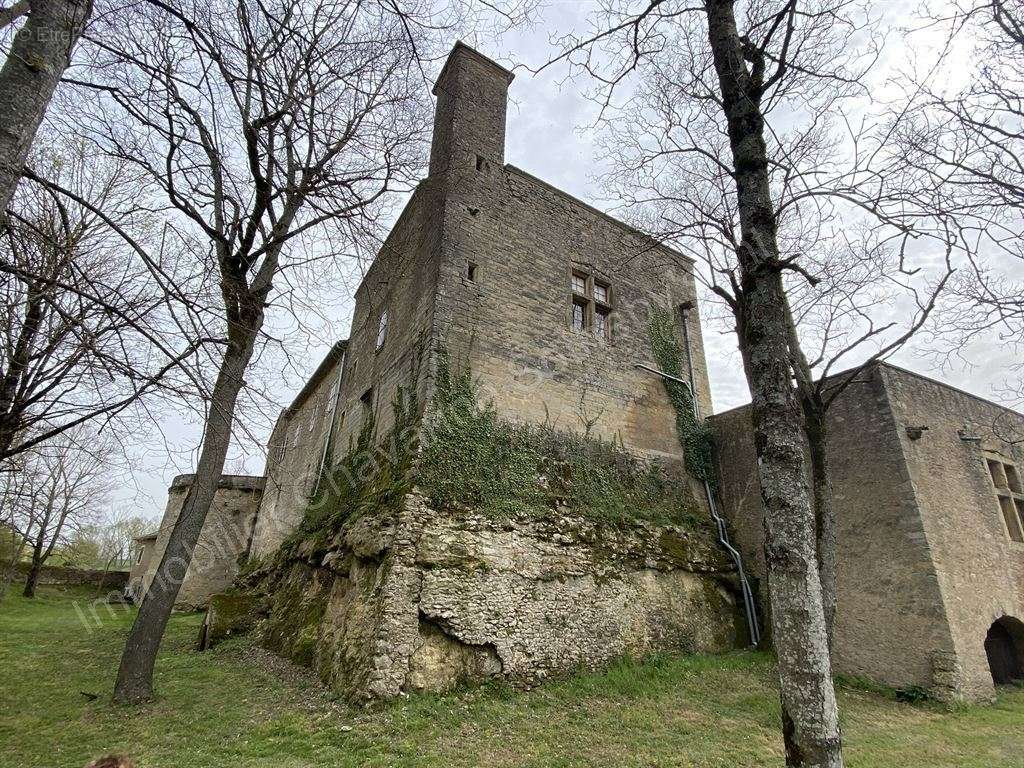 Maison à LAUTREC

==

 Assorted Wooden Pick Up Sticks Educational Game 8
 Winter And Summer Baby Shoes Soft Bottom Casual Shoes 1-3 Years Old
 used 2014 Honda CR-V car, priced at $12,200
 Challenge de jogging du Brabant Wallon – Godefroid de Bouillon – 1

* * *

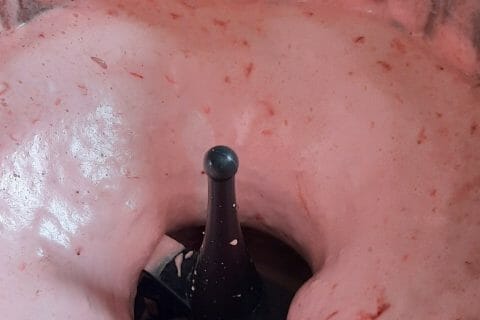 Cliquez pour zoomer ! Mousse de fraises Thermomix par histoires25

How to complete this task: Only the lines above from the one with "Assorted Wooden Pick" through the one with "Challenge de jogging" should be duplicated, character for character.

Task result:
 Assorted Wooden Pick Up Sticks Educational Game 8
 Winter And Summer Baby Shoes Soft Bottom Casual Shoes 1-3 Years Old
 used 2014 Honda CR-V car, priced at $12,200
 Challenge de jogging du Brabant Wallon – Godefroid de Bouillon – 1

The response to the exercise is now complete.